Prabowo,
Politik, dan Kebohongan Impunitas
Max Regus ; Doktor Lulusan Graduate School of Humanities
University of Tilburg, Belanda
|
MEDIA
INDONESIA, 04 April 2018
PRABOWO Subianto
(Prabowo), mantan calon presiden periode 2014-2019, kembali ’mendidihkan’
suhu politik nasional dalam hitungan sebulan terakhir ini. Sebagai simbol
kekuatan oposisi, pidato dan serangan politik Prabowo, ditambah dukungan kaum
loyalisnya, serentak memantik kontroversi. ’Ramalan’ politik tentang
kemungkinan bubarnya Indonesia di 2030 dan penyebutan ’elite goblok’ adalah
dua contoh luapan sikap dan penampilan politik Prabowo.
Harian umum Media
Indonesia, untuk soal ini, dengan berani dan langsung pada sasaran,
menyodorkan ulasan dengan judul ’Prabowo Tiru Donald Trump’ (Media Indonesia,
3 April 2018). Secara ringkas, dengan ’menyamakan’ strategi politik keduanya
(Prabowo dan Trump), dalam konteks pemilihan presiden, USA-2016 dan
Indonesia-2019, kita bisa menyebutkan bagaimana eksploitasi pesimisme dan
ketakutan sosial (politik) dijadikan muatan utama substansi kampanye politik.
Banyak analis politik
menempatkan gerakan politik Trump pada apa yang dikenal dengan sebutan
’landkap politik pascakebenaran’ (the post-truth political landscape). Pada
penampang dan suasana seperti ini, politik dibahasakan secara brutal sebagai
sumber energi serangan tidak terhormat terhadap kebenaran.
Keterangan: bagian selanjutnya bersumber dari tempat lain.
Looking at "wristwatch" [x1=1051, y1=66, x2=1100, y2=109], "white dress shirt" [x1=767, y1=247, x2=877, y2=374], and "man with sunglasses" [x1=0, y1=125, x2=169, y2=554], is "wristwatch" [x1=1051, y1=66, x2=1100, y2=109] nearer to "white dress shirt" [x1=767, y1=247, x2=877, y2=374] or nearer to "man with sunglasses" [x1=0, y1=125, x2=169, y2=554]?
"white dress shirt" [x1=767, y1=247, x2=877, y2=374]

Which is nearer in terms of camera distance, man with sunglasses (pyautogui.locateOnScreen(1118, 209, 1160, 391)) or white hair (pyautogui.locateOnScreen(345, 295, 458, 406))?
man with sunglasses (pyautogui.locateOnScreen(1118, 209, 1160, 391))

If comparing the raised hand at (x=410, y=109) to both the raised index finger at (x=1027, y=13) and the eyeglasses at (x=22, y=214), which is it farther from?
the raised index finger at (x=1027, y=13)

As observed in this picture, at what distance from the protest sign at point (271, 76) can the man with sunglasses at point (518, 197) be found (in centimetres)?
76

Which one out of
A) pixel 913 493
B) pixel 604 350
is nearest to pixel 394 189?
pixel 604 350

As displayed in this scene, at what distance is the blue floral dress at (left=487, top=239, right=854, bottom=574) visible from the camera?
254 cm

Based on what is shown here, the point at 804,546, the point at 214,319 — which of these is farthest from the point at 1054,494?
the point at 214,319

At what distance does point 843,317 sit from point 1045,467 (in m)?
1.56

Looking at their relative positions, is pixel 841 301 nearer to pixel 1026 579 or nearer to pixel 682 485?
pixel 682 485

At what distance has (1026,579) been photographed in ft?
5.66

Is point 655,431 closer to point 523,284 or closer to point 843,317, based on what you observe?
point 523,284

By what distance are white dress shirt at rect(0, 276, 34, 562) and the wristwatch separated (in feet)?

Eksploitasi masif
terhadap dua hal--’ketakutan-ketakutan massal’ di satu pihak--dan
’prasangka-prasangka sosial’ di pihak lain, menggelembungkan kompetisi
kekuasaan sebagai ajang pembantaian nilai-nilai kebenaran dan kebajikan dalam
politik.
Tubuh
politik
Kita berhadapan dengan
pertanyaan tentang bagaimana model persaingan perebutan kekuasaan seperti ini
bisa bekerja dalam politik? Jawaban untuk pertanyaan ini niscaya dikembalikan
lagi pada kerangka pemahaman atas tubuh politik. Fondasi pengertian
memengaruhi cara berada kekuasaan seseorang (elite) atau paling tidak
mengendalikan arah pengelolaan kompetisi kekuasaan.
Jacques Ranciere (2001),
filsuf politik dari Prancis, ketika mengajukan 10 tesis politik, pada tesis
pertama (1) mendefinisikan dan mengunggulkan politik sebagai sebuah
(rangkaian) ’tindakan rasional’. Di sini, rasionalitas serentak juga
mengandaikan kukuhnya benteng ’moral-etik’ pada setiap jengkal perebutan
kekuasaan. Tidak boleh ada pengingkaran terhadap aspek ’kepatutan’ pada
setiap ucapan dan tindakan, pidato dan kampanye politik.
Ranciere, di garis
pandangan ini, berusaha menempatkan politik pada titik pemahaman berbeda dari
kekuasaan. Politik tidak sekadar ’medium’ merengkuh kedudukan dan jabatan
publik. Politik adalah sebuah proses penalaran yang berusaha mencocokkan apa
yang ada pada kenyataan dan bangunan pengetahuan kekuasaan.
Tubuh politik akan
’remuk’ketika hasutan dan khayalan dalam konteks geliat politik Prabowo
dikemukakan’ secara membabi buta sebagai alat penekan kebebasan politik. Di
titik ini, pratana-pranata demokrasi dijauhkan dari politik.
Kebohongan
yang dipersenjatai
Di tarik ke masa kini,
kita dapat membaca bagaimana sekujur tubuh politik, pada banyak level dan
cakupan, sedang tersekap dalam kerangkeng reproduksi kebohongan. Bahkan,
kecenderungan ini sudah melampaui jangkauan teoretis politik ’era
pascakebenaran’. Salah satu sebab utama dari suasana ini barangkali senada
pada apa yang disebut Daniel J Levitin (2016) untuk judul bukunya
kebohongan-kebohongan yang dipesenjatai’ (Weaponized Lies).
Kebohongan dipersenjatai
dengan intimidasi, mengaduk-aduk konservatisme religius, dan menggandakan
ketidakpatuhan sosial pada semua tingkatan hubungan sosial dan politik.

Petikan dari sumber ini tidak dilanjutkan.